Mr Geddes explained that Adidas, who sponsored the World Cup, implanted promotional chips inside footballs “to send nearby phones football results, advertising and football-related content”.

The security expert did admit that the chip, equipped with Near Field Communication (NFC), has been compromised in the past. 

Mr Geddes told Whale that the chip could be hacked and tampered with by special hacking agents.

He explained: “The chip that’s in this football could have nefarious usages if it was tampered with.

“This NFC had been hacked previously in 2015 by a hacker who was able to connect to a nearby Android phone, not an iOS Apple phone, and was able to actually send, or in theory send, a malicious link to that particular android phone.”

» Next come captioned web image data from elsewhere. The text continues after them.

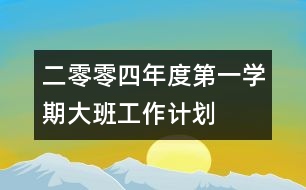 二零零四年度第一學(xué)期大班工作計(jì)劃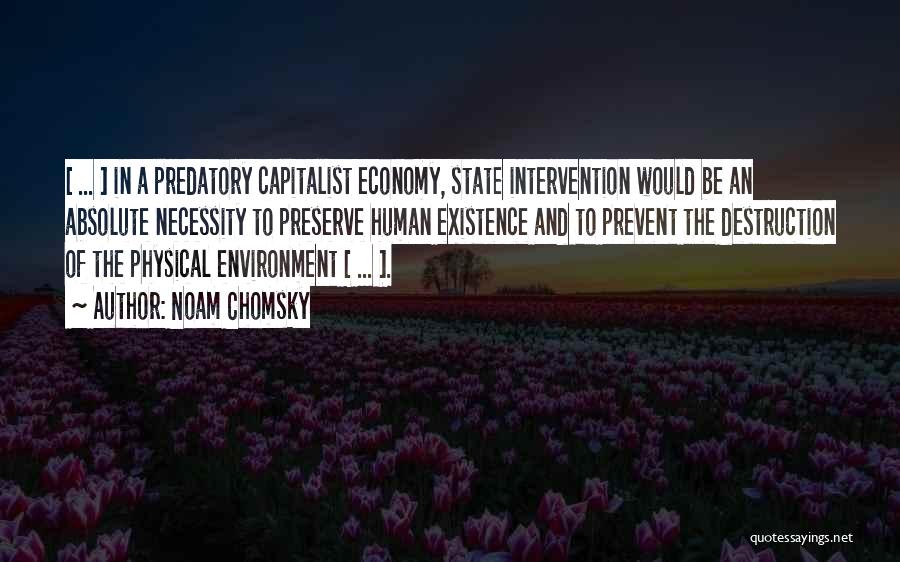 Noam Chomsky Quotes: [ ... ] In A Predatory Capitalist Economy, State Intervention Would Be An Absolute Necessity To Preserve Human Existence And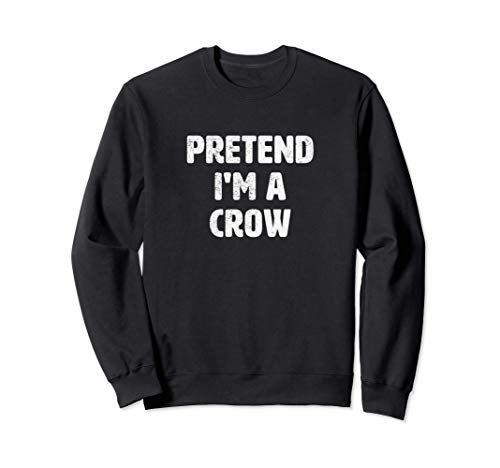 Pretend I'm A Crow Costume Funny Animal Halloween Party Sudadera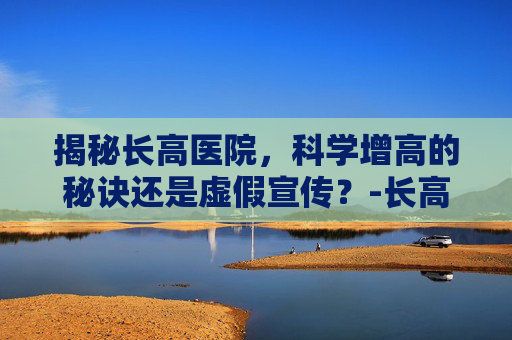揭秘长高医院,科学增高的秘诀还是虚假宣传?-长高医院挂什么科 揭秘长高医院,科学增高的秘诀还是虚假宣传?-长高医院挂什么科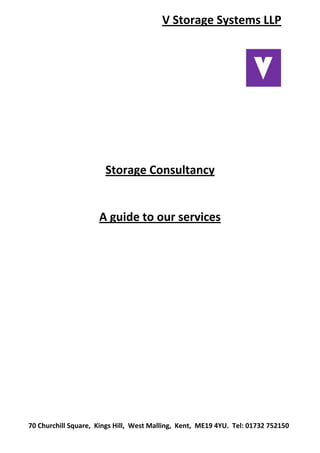 V Storage Systems LLP 
 
 
 
 
 
 
 
Storage Consultancy 
 
A guide to our services 
 
 
 
 
 
 
 
 
 
70 Churchill Square,  Kings Hill,  West Malling,  Kent,  ME19 4YU.  Tel: 01732 752150 
 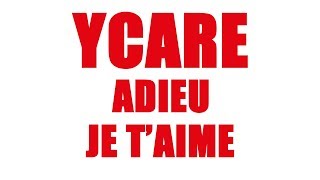 Ycare  Adieu je taime Audio officiel [upl. by Latif27]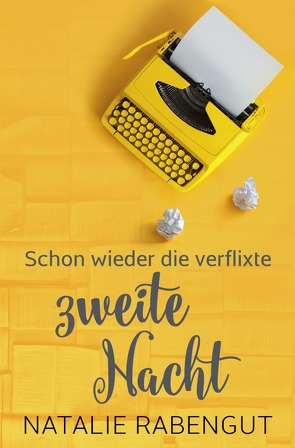 Schon wieder die verflixte zweite Nacht von Rabengut,  Natalie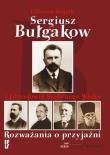 Sergiusz Bułgakow i filozofowie Srebrnego Wieku. Autor: Kiejzik Lilianna. Dadada.pl Okładka książki Sergiusz Bułgakow i filozofowie Srebrnego Wieku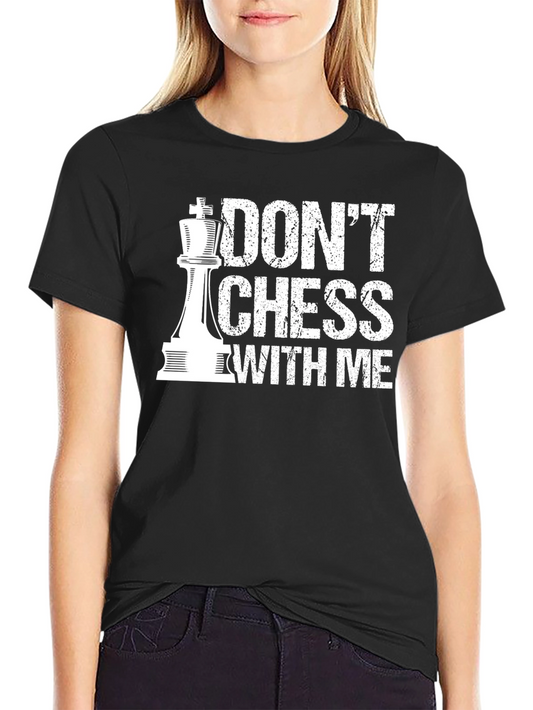 Dont Chess With Me T-Shirt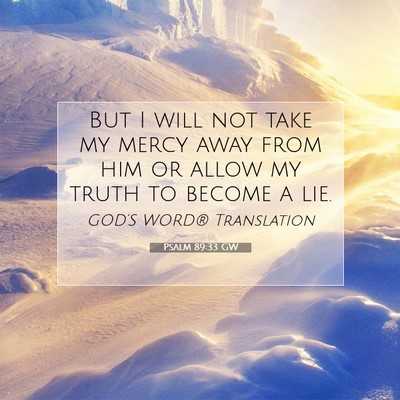 Picture 07 - Psalm 89:33 GW - But I will not take my mercy away from him or - Bible Verse Picture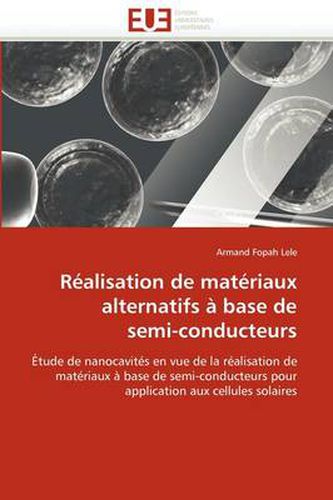 Cover image for R Alisation de Mat Riaux Alternatifs Base de Semi-Conducteurs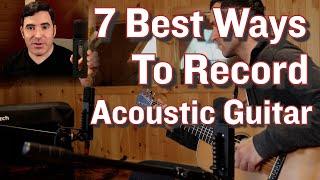 Best Mic Techniques for Recording Acoustic Guitar Stereo and Mono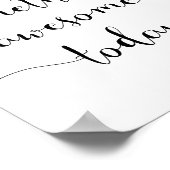 Heute Motivierend etwas Phantastisches tun Poster (Ecke)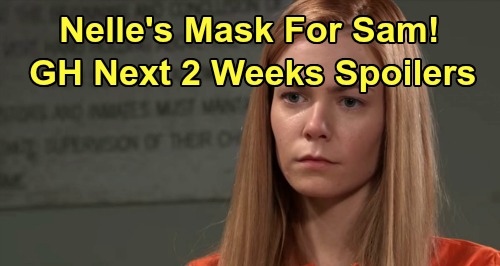 General Hospital Spoilers Next 2 Weeks: Nelle's Mask For Sam - Sonny Needs a Miracle – Julian Blows His Top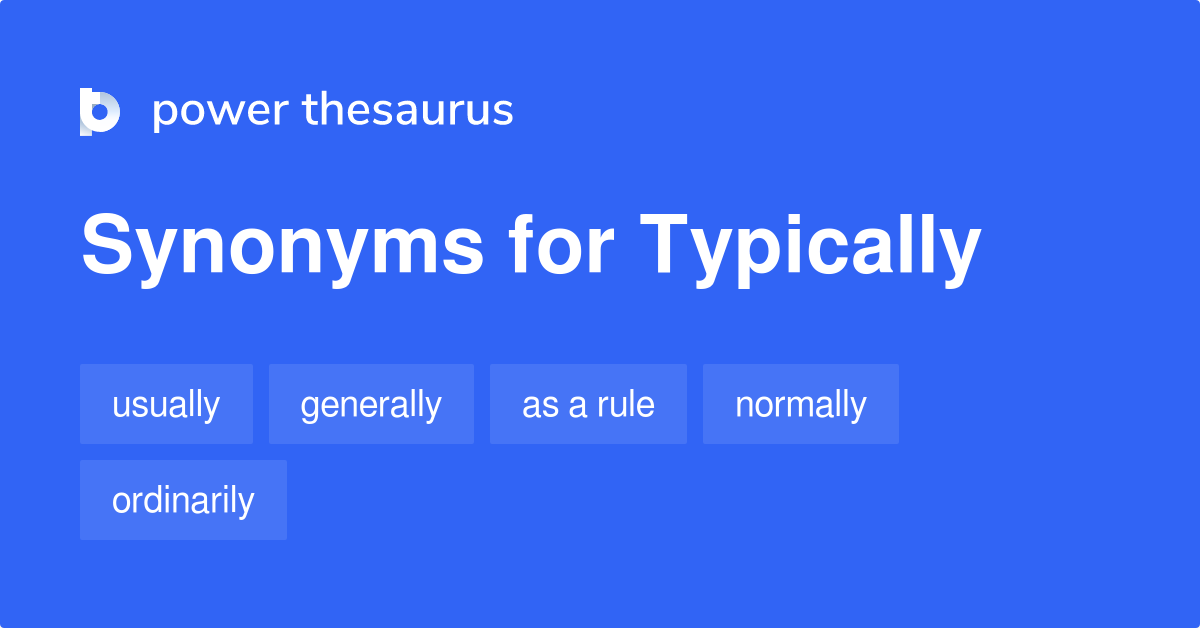 typically-synonyms-that-belongs-to-adverbs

He went onto say that US secret service would have screened the football before ever letting the object close to the President

Mr Geddes added: Standard drills genuinely see the item passed to someone within the secret service detailed with protecting him Trump, who would’ve run it by their incumbent TSCM team which is their Technical Surveillance Counter Measures team.

“They would’ve checked it and made sure nothing  was in it.”

Cybersecurity expert Scott Schober told CNN that a mobile device would have to be “within a couple of centimetres” of the ball to even interact with the chip.